**** TEXT PROVIDED

If you are concerned about Roxgold's future and would like to know more
about why I have taken the time, energy and expense to propose these
changes, please read the enclosed proxy circular. I am confident you
will agree that the facts speak for themselves, and that the solution
Please then complete the BLUE proxy to vote FOR the election of the shareholder nominees.
In making your decision, consider the following:
Roxgold's dismal share price performance under the current board: Roxgold's shares fell from $2.27 on March 5, 2012, to $0.56 on July 6,
2012 (the last trading day before I announced my intention to replace
the board), a decline of no less than 75.3% in just over four months.
Excessive option grants to incumbents: Since the current board took over in late 2010, it has awarded
approximately 12.5 million options, despite the fact that Roxgold had
only 13.5 million shares outstanding in total as recently as of October
26, 2010. This means that the company has now issued more than 98% of
available options under its rolling 10% stock option plan. The number
of shares outstanding has soared nearly ten times, to 124.8 million
shares as of the record date for the meeting. Incredibly, the current
directors have seen fit to grant most of these stock options to
themselves even as they paid themselves outrageous cash bonuses as
described below. Not only is this a damning example of egregious
self-dealing but the lack of remaining available option capacity has
seriously hampered Roxgold's ability to recruit and develop an
experienced senior management team and technical staff.
The management circular put out by the new management slate trumpets the
fact that the current board has agreed to cancel approximately half the
excessive option grants. This is not only a clear admission of guilt
but a completely disingenuous gesture to mask further self-dealing.

********
**** DATA RECORDS

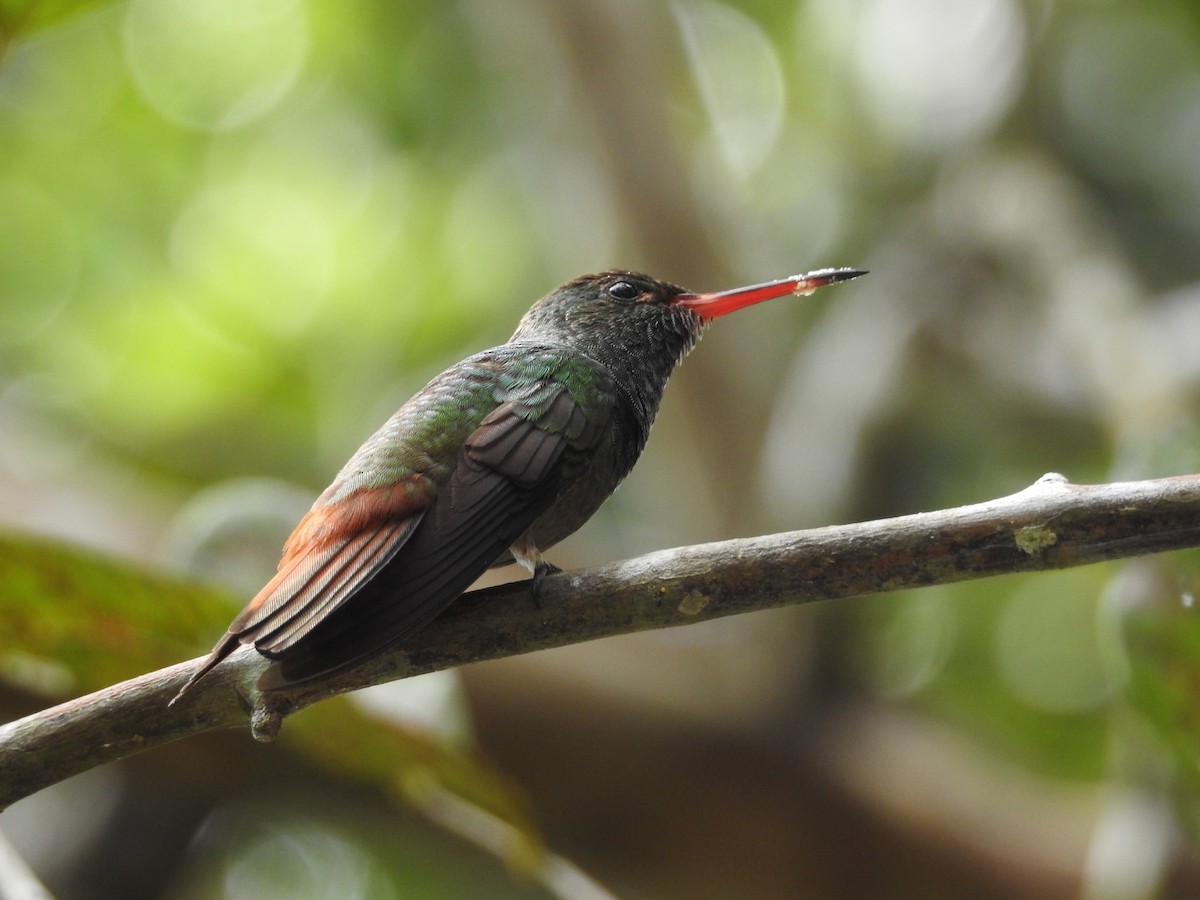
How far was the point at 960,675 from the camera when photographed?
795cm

********
**** DATA RECORDS

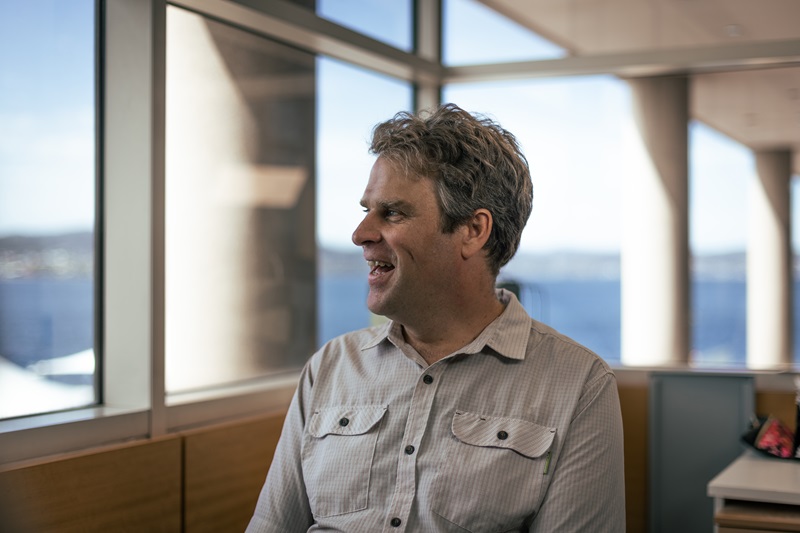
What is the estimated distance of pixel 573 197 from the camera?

********

_WHAT YOU WILL DO:_
1) Reproduce the Roxgold proxy letter from "The management circular" down to "mask further self-dealing.".
2) Carry on the Roxgold proxy letter from the point where it stops.
The records aren't needed for this work.

_ANSWERS TO THE PROBLEMS:_
1)
The management circular put out by the new management slate trumpets the
fact that the current board has agreed to cancel approximately half the
excessive option grants. This is not only a clear admission of guilt
but a completely disingenuous gesture to mask further self-dealing.

2)
Let's put into perspective the new management slate's so-called "new
direction and focus":
All options the directors voluntarily cancelled were deeply underwater
and had been for some time. The share price on August 22, 2012 was
$0.55 while 3,525,000 of the options cancelled had an exercise price of
$1.25 and the other 1,550,000 options cancelled had an exercise price
of $2.00. Half of the excessive options the directors "voluntarily
cancelled" were the options with virtually no value to them. In light
of the current share price, these options obviously have negligible
value, if any.
None of the other options that were NOT underwater were "voluntarily"
According to the Roxgold stock option plan approved by shareholders at
the last AGM, the surviving options held by the directors that are not
standing for re-election would expire 90 days following the meeting.
But the new management slate, acting in concert with the existing
board, quietly and without notice or support from the shareholders,
approved an amendment to the option plan less than a week ago (on
August 27th). This allowed them to cut a sweetheart deal with the four directors
who were asked to go. Now, options that would have expired in 90 days
will run for an entire year.
To add insult to injury, nowhere was this press released. Nowhere was
this mentioned in the new management slate's letter to shareholders or
in their summary document. Instead, the option plan amendment was
buried on page 14 of the new management slate's circular where they
tried to pull this off as a "housekeeping" matter. The actual reliance
on the amendment and extension of the option terms of the four outgoing
directors was further buried on page 30 of the circular.
Actions always speak louder than words. The new management slate would
have you believe that they bring something new to the table. However
in their very first test as Roxgold directors, they failed miserably by
allowing an exchange of worthless options for a sweetheart deal that
extends their more valuable options for a full year. Why did they not
stand up for shareholders and demand that the current board cease and
desist from these self-serving actions? WE CANNOT ALLOW SUCH EGREGIOUS SELF-ENRICHMENT TO STAND OR BE CONTINUED.
Excessive compensation: In addition to the excessive option grants, the non-executive directors
have also paid themselves aggregate cash bonuses of $240,000 in FY2011.
In addition, the current board has taken the unprecedented step of
paying the CEO $113,000 for serving as a director of the company.
Management concerns: The current board has failed to recruit and develop an experienced
senior management team and technical staff to advance the Yaramoko
project. Roxgold still has only one senior geologist operating on a
rotation basis, and management remains dependent on local geologists
and contractors to undertake roles that should be the company's
responsibility. We are also concerned that the new CEO proposed by the outgoing board
and endorsed by the new management slate was selected in a matter of
days. The selection of a CEO is a critical decision for any company
and requires careful consideration of the best candidates rather than
being rushed through in mere days during a proxy battle over the
company's future direction.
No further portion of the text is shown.